* [ACTION ITEM]
Among the records that follow, set down only the lines from the one containing "The Crime Doctor - E. W. Hornung - E-Book" to the one containing "Vibes Don't Lie 1 Inch Round Button (Front)", both included, exactly.

* [EXTRACTED RECORDS]
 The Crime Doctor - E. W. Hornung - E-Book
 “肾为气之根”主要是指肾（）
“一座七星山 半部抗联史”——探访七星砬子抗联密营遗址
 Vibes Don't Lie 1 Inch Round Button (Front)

--

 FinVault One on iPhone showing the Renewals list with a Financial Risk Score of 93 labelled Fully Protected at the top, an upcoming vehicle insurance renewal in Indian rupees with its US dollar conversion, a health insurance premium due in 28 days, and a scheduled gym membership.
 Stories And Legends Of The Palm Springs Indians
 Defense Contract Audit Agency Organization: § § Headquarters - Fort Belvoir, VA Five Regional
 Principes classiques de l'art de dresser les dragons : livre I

* [RESPONSE AREA]
 The Crime Doctor - E. W. Hornung - E-Book
 “肾为气之根”主要是指肾（）
“一座七星山 半部抗联史”——探访七星砬子抗联密营遗址
 Vibes Don't Lie 1 Inch Round Button (Front)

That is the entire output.